According to the study, the top reasons employees push hard in their jobs are the desire to build a better life for themselves and their loved ones (58 percent), achieving a sense of accomplishment (53 percent), and earning more income (50 percent).

Across all three countries, 16-24-year-olds tend to be motivated by the “fear of not being able to do as well as my peers,” with 30 percent in Singapore, 20 percent in the Philippines, and 11 percent in Indonesia indicating so.

As a result, 50 percent of employees across the region have reported feeling burnt out from work at least a few times a month, with 41 percent “often” or “always” feeling as though they cannot stop thinking about work.

Insights from the study show that on average, Singapore employees spend less than or as much time at work as their regional counterparts, but report the lowest levels of engagement and job satisfaction.

In Singapore, just 42 percent of talent reported high engagement at work (having indicated a score of eight or higher on a scale of 1 to 10), compared to 52 percent of Indonesian employees and 56 percent of Filipino employees.

17% dissatisfied with work

At the same time, 26 percent of Singaporeans employees are dissatisfied with their job, compared to 15 percent in Indonesia and 17 percent in the Philippines.

Even more worrying, half (52 percent) of Singapore employees report having poor quality of life, compared to 37 percent and 36 percent in Indonesia and the Philippines respectively. This also translates into poor sleep, with 30 percent of Singaporeans admitting to poor sleep quality (having indicated a score of 4 or below on a scale of 0 to 10), compared to 19 percent of Indonesian employees and 16 percent of Filipino employees.

“The report is the first step to gain a deeper understanding of hustle culture and its impact on our local and regional communities. We aim to tackle ongoing challenges with workplace fatigue, burnout, and employee mental health,” Theodoric Chew, Co-founder and CEO of Intellect, said.

While companies may be hesitant to invest in more robust wellbeing initiatives such as coaching or counseling, it is a necessary step in building workforce mental resilience, in line with the Singapore government’s goal to improve employment support for those with mental health conditions.”
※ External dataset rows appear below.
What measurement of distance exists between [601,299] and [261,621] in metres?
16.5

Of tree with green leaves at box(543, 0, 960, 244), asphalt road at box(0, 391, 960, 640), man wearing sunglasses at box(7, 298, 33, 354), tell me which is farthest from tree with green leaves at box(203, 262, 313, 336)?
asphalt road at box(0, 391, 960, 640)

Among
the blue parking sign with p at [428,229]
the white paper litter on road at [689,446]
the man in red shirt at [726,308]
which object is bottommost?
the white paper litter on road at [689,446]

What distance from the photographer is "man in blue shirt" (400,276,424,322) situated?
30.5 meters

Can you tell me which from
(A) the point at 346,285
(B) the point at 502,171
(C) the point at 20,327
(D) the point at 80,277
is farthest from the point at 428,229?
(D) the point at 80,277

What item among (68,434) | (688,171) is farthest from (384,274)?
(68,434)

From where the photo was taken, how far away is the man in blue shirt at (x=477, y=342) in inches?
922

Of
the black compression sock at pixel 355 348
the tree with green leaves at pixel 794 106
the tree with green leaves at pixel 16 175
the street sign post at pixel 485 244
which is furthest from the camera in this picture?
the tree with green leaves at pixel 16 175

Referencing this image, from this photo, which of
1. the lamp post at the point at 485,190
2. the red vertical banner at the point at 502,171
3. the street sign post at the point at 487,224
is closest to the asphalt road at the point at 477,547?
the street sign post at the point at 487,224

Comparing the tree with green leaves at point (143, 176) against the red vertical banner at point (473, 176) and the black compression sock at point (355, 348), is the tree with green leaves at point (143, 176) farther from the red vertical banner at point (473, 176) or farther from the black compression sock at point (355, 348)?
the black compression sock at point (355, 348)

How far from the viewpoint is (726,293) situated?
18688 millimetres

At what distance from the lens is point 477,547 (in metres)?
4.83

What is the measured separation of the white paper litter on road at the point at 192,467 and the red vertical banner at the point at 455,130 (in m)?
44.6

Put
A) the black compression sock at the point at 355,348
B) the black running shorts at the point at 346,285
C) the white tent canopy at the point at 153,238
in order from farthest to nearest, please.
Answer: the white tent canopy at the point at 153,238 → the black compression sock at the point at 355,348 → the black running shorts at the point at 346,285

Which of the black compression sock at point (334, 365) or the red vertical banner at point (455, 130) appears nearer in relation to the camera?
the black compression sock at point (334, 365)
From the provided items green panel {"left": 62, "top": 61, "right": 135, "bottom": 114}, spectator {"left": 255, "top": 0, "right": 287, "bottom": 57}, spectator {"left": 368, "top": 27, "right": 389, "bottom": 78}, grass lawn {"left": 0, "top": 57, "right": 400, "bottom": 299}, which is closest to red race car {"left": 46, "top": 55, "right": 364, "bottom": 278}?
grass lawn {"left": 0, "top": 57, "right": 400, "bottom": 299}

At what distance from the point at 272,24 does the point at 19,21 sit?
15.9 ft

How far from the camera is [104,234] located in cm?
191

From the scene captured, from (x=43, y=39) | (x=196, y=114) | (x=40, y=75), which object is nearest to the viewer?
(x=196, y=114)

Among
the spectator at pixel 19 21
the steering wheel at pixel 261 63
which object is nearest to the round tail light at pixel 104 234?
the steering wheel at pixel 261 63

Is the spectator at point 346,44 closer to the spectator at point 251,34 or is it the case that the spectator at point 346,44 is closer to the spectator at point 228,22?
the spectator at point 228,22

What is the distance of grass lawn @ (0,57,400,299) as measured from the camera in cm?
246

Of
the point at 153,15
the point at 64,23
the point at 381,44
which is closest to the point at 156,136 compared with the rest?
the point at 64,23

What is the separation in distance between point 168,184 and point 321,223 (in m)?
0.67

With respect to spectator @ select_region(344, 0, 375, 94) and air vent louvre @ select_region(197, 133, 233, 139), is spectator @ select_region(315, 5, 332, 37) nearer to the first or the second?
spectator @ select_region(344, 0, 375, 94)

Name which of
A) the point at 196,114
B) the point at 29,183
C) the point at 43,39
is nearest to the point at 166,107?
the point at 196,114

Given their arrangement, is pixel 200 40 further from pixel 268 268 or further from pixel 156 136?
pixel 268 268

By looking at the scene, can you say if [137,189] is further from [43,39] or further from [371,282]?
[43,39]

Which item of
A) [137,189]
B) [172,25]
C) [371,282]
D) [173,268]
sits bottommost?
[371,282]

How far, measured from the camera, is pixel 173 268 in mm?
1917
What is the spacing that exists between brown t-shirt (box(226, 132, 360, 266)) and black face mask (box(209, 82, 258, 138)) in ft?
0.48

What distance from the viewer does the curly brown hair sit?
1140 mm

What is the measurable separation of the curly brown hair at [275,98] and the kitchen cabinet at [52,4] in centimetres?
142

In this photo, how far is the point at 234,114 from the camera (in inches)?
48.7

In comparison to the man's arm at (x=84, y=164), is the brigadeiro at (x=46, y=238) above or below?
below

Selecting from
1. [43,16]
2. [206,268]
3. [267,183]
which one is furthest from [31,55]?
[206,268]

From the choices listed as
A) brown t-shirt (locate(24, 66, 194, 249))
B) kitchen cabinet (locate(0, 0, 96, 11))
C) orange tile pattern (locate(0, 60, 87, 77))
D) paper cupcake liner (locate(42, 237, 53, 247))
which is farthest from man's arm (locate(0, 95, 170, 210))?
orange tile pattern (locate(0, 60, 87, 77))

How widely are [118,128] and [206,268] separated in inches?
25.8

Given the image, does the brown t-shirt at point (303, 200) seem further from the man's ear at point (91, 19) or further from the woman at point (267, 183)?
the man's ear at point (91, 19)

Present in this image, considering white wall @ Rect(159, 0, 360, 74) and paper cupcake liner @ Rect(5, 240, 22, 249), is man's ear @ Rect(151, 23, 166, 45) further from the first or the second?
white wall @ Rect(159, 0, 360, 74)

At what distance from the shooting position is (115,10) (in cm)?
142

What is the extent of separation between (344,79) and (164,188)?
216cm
“Interestingly, we ran a similar study in 2020 among 2,000+ Singaporeans, where we found that 52 percent of 16 to 24 year-olds actually embraced the idea of hustle culture, and working as hard as possible to advance one’s career,” Stephen Tracy, COO of Milieu Insight, said.

“The data highlights just how important it is for employees to be mindful of their work-life balance, and for employers to cultivate positive and balanced working environments.”